### 任务要求
A: 在这段关于让语言模型引入 bug 的提示说明中，System Prompt 给模型设定了什么身份？
B: 逐条列出这段关于让语言模型引入 bug 的提示说明中，针对引入 bug 任务给出的全部提示（tips）。
C: 接着这段关于让语言模型引入 bug 的提示说明的最后一句往下写。

### 原始文档
Tips about the bug-introducing task: (At inference time, tips are randomly shuffled)
- It should not cause compilation errors.
- It should not be a syntax error.
- It should be subtle and challenging to detect.
- It should not modify the function signature.
- It should not modify the documentation significantly.
- For longer functions, if there is an opportunity to introduce multiple bugs, please do!” Please DO NOT INCLUDE COMMENTS IN THE CODE indicating the bug location or the bug itself.
Your answer should be formatted as follows:
Explanation: <explanation>
Bugged Code:
‘‘‘
<bugged code>
‘‘‘
- (Rewrite existing functions) 另一种方式是要求 LM 重写相应的函数, 虽然没有明确要求产生 bug, 由于 LM 本身能力的局限, 有一定概率导致一些 bug, 而且往往这些 bug 是难以察觉的.
**System Prompt**
You are a software developer and you have been asked to implement a function.
You will be given the contents of an entire file, with one or more functions defined in it. Please implement the function(s) that are missing. Do NOT modify the function signature, including the function name, parameters, return types, or docstring if provided. Do NOT change any other code in the file. You should not use any external libraries.

### 给定数据行
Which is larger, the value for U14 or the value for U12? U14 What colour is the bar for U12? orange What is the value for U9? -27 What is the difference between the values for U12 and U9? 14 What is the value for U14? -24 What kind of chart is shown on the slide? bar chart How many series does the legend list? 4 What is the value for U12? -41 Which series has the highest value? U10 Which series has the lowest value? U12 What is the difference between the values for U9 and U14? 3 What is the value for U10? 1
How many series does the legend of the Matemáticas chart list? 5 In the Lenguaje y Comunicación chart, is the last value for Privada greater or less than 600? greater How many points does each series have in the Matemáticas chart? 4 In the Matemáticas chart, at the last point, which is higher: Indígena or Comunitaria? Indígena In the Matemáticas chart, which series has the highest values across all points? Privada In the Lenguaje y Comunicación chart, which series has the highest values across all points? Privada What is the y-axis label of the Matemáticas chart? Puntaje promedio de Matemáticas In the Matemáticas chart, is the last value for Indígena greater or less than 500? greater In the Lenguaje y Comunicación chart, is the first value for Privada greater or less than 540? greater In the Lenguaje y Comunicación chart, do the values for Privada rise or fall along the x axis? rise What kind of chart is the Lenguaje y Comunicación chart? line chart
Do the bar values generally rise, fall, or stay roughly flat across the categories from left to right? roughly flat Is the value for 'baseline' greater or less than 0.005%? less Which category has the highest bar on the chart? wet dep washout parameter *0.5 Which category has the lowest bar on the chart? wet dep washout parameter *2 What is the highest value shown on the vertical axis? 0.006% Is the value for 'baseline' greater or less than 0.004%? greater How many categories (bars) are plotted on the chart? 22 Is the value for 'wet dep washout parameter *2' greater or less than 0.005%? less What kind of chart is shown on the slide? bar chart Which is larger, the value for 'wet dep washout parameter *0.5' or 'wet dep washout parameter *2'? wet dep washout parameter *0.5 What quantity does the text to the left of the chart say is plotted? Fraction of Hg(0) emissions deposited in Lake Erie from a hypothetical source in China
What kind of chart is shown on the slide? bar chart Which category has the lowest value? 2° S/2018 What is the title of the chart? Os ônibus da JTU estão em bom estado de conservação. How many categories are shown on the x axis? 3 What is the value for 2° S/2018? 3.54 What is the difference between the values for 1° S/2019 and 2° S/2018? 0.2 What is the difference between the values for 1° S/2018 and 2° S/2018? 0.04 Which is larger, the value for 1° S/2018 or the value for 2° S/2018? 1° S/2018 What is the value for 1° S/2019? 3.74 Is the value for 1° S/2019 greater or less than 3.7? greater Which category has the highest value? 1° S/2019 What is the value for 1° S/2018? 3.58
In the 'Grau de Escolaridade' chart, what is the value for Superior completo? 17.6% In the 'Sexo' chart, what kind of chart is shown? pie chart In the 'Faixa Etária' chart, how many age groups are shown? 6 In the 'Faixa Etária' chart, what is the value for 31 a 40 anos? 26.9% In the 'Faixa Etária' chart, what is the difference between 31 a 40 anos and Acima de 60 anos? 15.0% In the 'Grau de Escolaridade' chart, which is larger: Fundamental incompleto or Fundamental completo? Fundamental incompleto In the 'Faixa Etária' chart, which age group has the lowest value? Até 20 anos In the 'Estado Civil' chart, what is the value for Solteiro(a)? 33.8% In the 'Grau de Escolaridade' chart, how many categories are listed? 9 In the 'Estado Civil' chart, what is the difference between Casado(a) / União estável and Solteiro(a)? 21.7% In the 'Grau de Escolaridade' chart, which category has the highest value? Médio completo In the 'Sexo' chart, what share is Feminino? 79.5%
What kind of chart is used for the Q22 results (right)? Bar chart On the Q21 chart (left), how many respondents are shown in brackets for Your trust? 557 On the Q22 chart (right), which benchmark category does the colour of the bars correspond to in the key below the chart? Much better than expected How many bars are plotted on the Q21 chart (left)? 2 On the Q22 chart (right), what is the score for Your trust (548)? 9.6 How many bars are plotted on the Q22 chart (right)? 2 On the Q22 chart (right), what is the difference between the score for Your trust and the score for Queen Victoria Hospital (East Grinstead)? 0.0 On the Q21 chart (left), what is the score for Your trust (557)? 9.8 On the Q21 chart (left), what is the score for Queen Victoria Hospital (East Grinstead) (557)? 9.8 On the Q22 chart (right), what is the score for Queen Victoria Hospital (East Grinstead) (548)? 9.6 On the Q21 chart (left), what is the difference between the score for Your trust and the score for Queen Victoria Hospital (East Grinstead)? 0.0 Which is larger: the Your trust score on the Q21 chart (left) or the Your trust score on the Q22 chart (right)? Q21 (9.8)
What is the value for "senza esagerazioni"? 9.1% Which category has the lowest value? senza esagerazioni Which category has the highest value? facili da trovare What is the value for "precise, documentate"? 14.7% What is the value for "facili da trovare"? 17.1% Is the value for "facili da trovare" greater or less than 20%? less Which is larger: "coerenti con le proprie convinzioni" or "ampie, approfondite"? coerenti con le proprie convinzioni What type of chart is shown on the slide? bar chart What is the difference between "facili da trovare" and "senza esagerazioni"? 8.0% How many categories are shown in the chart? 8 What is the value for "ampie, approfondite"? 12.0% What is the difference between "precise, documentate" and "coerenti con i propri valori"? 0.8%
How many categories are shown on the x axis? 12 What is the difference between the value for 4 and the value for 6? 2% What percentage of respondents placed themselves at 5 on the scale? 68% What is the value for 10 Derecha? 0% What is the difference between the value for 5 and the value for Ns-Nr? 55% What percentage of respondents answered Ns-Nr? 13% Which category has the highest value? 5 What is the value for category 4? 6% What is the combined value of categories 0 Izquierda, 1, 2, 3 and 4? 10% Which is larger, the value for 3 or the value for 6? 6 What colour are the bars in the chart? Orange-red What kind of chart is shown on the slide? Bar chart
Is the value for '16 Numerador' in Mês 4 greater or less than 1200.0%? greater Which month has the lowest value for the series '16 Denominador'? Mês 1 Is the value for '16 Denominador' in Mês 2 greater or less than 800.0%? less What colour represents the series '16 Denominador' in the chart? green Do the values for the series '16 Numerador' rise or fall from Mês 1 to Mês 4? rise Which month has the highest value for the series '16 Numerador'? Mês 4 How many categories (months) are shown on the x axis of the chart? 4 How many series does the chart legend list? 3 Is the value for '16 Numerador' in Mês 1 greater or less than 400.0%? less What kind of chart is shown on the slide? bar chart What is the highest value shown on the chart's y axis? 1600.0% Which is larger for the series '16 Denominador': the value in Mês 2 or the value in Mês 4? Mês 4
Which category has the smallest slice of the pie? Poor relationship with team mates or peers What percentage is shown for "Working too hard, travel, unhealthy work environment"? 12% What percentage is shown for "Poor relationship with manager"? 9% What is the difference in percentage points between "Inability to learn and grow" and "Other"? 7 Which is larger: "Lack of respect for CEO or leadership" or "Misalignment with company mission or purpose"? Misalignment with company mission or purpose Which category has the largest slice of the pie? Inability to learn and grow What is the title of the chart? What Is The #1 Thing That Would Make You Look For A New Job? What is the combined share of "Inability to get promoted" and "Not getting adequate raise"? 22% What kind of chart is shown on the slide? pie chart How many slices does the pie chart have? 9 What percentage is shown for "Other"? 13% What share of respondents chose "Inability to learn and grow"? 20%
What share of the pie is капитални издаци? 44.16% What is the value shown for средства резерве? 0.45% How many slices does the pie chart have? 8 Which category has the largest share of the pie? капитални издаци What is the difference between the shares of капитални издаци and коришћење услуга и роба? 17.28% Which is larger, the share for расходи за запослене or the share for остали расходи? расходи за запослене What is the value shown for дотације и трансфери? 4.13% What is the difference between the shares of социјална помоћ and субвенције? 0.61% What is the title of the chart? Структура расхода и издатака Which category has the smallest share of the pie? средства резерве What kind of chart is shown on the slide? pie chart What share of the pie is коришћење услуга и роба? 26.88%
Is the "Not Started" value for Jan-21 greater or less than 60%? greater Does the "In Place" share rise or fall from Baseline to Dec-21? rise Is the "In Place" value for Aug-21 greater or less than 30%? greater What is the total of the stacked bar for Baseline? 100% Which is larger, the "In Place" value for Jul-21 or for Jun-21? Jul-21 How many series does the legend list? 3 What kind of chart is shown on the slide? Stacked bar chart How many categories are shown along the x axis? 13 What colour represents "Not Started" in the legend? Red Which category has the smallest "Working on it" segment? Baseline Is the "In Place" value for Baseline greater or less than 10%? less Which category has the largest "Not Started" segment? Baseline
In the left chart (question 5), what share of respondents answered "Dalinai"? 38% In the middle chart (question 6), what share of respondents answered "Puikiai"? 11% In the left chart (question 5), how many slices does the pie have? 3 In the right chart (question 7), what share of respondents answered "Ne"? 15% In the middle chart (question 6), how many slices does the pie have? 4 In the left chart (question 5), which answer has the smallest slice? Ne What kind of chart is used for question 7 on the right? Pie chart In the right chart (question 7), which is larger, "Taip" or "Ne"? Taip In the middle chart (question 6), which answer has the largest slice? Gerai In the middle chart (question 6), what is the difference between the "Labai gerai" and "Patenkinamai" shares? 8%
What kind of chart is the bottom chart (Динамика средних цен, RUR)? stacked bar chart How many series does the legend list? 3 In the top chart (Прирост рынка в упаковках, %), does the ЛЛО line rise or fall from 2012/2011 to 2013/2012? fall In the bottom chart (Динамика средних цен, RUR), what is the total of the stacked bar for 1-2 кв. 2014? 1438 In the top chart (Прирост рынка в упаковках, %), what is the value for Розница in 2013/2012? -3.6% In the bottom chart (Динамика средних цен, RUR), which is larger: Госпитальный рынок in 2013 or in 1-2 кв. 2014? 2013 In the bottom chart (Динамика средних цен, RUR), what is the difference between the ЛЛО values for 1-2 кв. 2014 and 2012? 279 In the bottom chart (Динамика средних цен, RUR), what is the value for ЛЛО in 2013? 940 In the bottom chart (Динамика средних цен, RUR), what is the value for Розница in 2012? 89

### 各题答案
A: 一名被要求实现某个函数的软件开发者（software developer）。

B:
- It should not cause compilation errors.
- It should not be a syntax error.
- It should be subtle and challenging to detect.
- It should not modify the function signature.
- It should not modify the documentation significantly.
- For longer functions, if there is an opportunity to introduce multiple bugs, please do!

C:
**Task Instance Prompt**
Please implement the function func signature in the following code:
{file src code}
Remember, you should not modify the function signature, including the function name, parameters, return types, or docstring if provided. Do NOT change any other code in the file. Format your output as:
[explanation]
{func to write}
Procedural Modification

- 另一种不依赖 LM 的方式是首先构建 repository 的语法树, 然后改变其中部分节点.

Combine Bug Patches

- 单一的 bug 生成方式可能过于简单, 因此可以通过将不同的 bug 进行融合, 得到更加复杂的问题实例.
Pull Request Mirroring

- 给定 PR 有时可以通过反转修改恢复出 “bug”, 这里 SWE-Smith 将反转的任务交给 LM 而不是一些自动化脚本主要是在 repository 的生命周期中 Patch 对应的行号已经发生了较大的更改.
Issue Generation
上述阶段提供了 Bug 和相应的可用于验证的测试用例, 还需要 problem_statement 完成最后的工作.
SWE-Smith 提供了三种方案:
- Fixed issue templates: 按照下列模板构造 issue.

Fail-to-Pass test code and execution logs: 随机选择一个未通过的 test, 并给出相应的执行日志;
Generated with LM (推荐): 提供给 LM 一个问题描述案例, 以及实际的 bug patch, 失败的 test, 某个失败 test 的源代码, 以及所有失败 test 的执行日志, 让 LM 生成合适的 issue.
You are a software engineer helping to create a realistic dataset of synthetic GitHub issues.
You will be given the following input:
1. Demonstration: A realistic GitHub issue to mimic (included in the <demonstration> tag).
2. Patch: A git diff output/PR changes that introduces a bug (included in the <patch> tag).
3. Test output: The output of running the tests after the patch is applied (included in the <test output> tag).
4. Test source code: Source code for one or more tests that failed (included in the <test source code> tag).
Output: A realistic GitHub issue for the patch.
Guidelines:
- Mimic the style and structure of the demonstration issues. If the demonstration issues are not well structured, your output should also be not well structured. If the demonstrations use improper or no markdown, your output should also use improper or no markdown. If the demonstrations are short/long, your output should also be short/long (if possible). If the demonstrations include human ”flavor text” or ”fluff”, your output should also include human ”flavor text” or ”fluff”. Do this even if it conflicts with your default behavior of trying to be extremely concise and helpful.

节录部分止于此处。